He seemed shocked. “If you’ll excuse me, I need to speak with my daughter.”
The men all looked at me with wide eyes and raised eyebrows before hustling away. Let them talk. I didn’t fucking care.
“What is it, mija?” my dad asked. “You were very disrespectful.”
“Tell me it isn’t true.”
“What isn’t true?” He conciliatorily held his hands out in front of him.
“Tell me,” I ground out, “that you didn’t sell the winery to the Sinclairs.”
My dad opened his mouth and then closed it. “I, uh…I was going to tell you.”
“Oh my God,” I whispered, covering my mouth in horror.
Everything I’d felt earlier when Chase said the most asinine thing I’d ever heard came back to me fresh and new. My stomach dropped hard, and at the same time, it felt as if it were in my throat. Everything tingled and ached as if I’d been hit by a bus. I was numb and empty and on fire and bleeding out, all at the same time.
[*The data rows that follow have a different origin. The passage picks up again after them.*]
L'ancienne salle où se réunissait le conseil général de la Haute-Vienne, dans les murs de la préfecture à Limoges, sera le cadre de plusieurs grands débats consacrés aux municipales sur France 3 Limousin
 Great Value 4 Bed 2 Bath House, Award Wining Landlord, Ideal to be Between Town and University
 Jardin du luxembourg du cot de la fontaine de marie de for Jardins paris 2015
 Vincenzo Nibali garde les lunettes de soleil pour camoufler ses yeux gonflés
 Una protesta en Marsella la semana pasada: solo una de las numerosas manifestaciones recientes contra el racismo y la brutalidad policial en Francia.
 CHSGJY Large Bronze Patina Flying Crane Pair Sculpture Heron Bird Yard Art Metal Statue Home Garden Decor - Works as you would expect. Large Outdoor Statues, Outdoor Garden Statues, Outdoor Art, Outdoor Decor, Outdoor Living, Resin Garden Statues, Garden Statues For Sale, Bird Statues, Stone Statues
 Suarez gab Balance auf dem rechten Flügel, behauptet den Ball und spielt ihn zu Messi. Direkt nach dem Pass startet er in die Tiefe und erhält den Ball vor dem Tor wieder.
This couldn’t be real.
“No,” I whispered.
“Let’s step outside,” he said, gesturing to the open door at his back.
I rushed through the door and took in deep, heaving breaths. I couldn’t get enough air in. I was hyperventilating. “How could you do this?”
He hurriedly closed the door. “It isn’t what you think.”
“What isn’t what I think, Dad?” I demanded. “You sold us out to the Sinclairs. You sold the winery that we run. The winery that we have made what it is. I was always upset that you wanted to keep the name, but I understood. It made sense because it was an established brand. But now? I can’t fathom what you were thinking.”
“Listen, mija, we were in trouble.”
“Trouble?” I asked. “What sort of trouble?”
He shook his head and paced away from me. “The IRS performed an audit on the company. Remember that last year?”
“Yes. Of course. We handed over all of our documents, and then all was well.”
My dad shook his head. “No. We handed the documents over, and it turned out, the accountant we’d worked with for the last decade had been pocketing our tax payments and forging our paperwork.”
“What?” I cried. “How could this have happened?”
“I had no idea. I trusted him with my life. But we weren’t the only company that he did this to. We would have lost everything. We owed over a million in back payments. Plus fines and fees. There was no way I could afford that. There were only two options: bankruptcy or selling.”
I shook my head. Desperation was taking over. This was too much. Far too much. “So, you sold.”
“Bankruptcy would have been on our records for seven years. We never could have gotten anywhere. The winery would have been all but defunct. I took the only viable option.”
“You reached out to Mr. Sinclair.”
He nodded. “Arnold had been contacting me periodically over the last decade, as he’d resumed interest in the winery. I never took him seriously. I never had any intention of selling. But we needed the money.”
“And you never told me,” I hissed. “We could have done this together, Dad. You took it all on yourself.”
“I did what needed to be done.”
“That’s why Chase has been coming around the winery. Why he was there when the barn burned down.”
“Yes,” my dad said. “I got Arnold to agree that we would continue to manage day-to-day operations. It’s no different than before.”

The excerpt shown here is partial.